3. Set coverage

Greedy algorithm¶

The Greedy Algorithm for Set Cover is a heuristic technique used to approximate solutions for the Set Cover Problem, a challenging combinatorial optimization problem known for its NP-hardness. The objective of the Set Cover Problem is to cover a universe of elements with the fewest possible number of subsets from a given collection.

Given a universe 𝑈 of 𝑛 elements and a collection 𝑆 of m subsets of U, the task is to identify the smallest subcollection of 𝑆 such that every element in 𝑈 is included in at least one subset from this subcollection.

Greedy algorithm

Initialization
- Begin with an empty set of chosen subsets.
- Maintain a set to track which elements have been covered.
Iterative selection
- While there are still uncovered elements in 𝑈: For each subset in 𝑆, determine how many uncovered elements it includes.
  - Select the subset that covers the most uncovered elements.
  - Add this subset to the list of selected subsets.
  - Update the set of covered elements to reflect the addition of the new subset.

▶ **What is needed**:
Write out the greedy set cover excerpt above in full, word for word, keeping its headings and list layout.

▶ **Recorded data**:
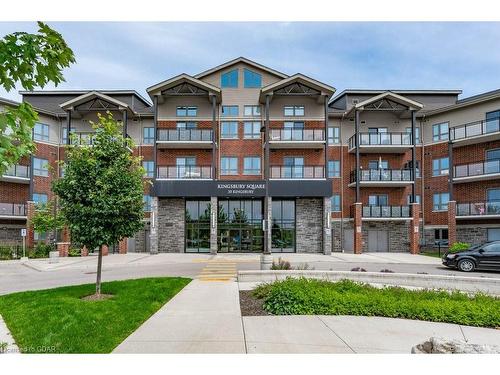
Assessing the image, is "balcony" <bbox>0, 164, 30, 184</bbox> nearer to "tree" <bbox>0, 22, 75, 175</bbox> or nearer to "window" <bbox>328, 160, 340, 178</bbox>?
"window" <bbox>328, 160, 340, 178</bbox>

▶ **Worked answer**:
3. Set coverage

Greedy algorithm¶

The Greedy Algorithm for Set Cover is a heuristic technique used to approximate solutions for the Set Cover Problem, a challenging combinatorial optimization problem known for its NP-hardness. The objective of the Set Cover Problem is to cover a universe of elements with the fewest possible number of subsets from a given collection.

Given a universe 𝑈 of 𝑛 elements and a collection 𝑆 of m subsets of U, the task is to identify the smallest subcollection of 𝑆 such that every element in 𝑈 is included in at least one subset from this subcollection.

Greedy algorithm

Initialization
- Begin with an empty set of chosen subsets.
- Maintain a set to track which elements have been covered.
Iterative selection
- While there are still uncovered elements in 𝑈: For each subset in 𝑆, determine how many uncovered elements it includes.
  - Select the subset that covers the most uncovered elements.
  - Add this subset to the list of selected subsets.
  - Update the set of covered elements to reflect the addition of the new subset.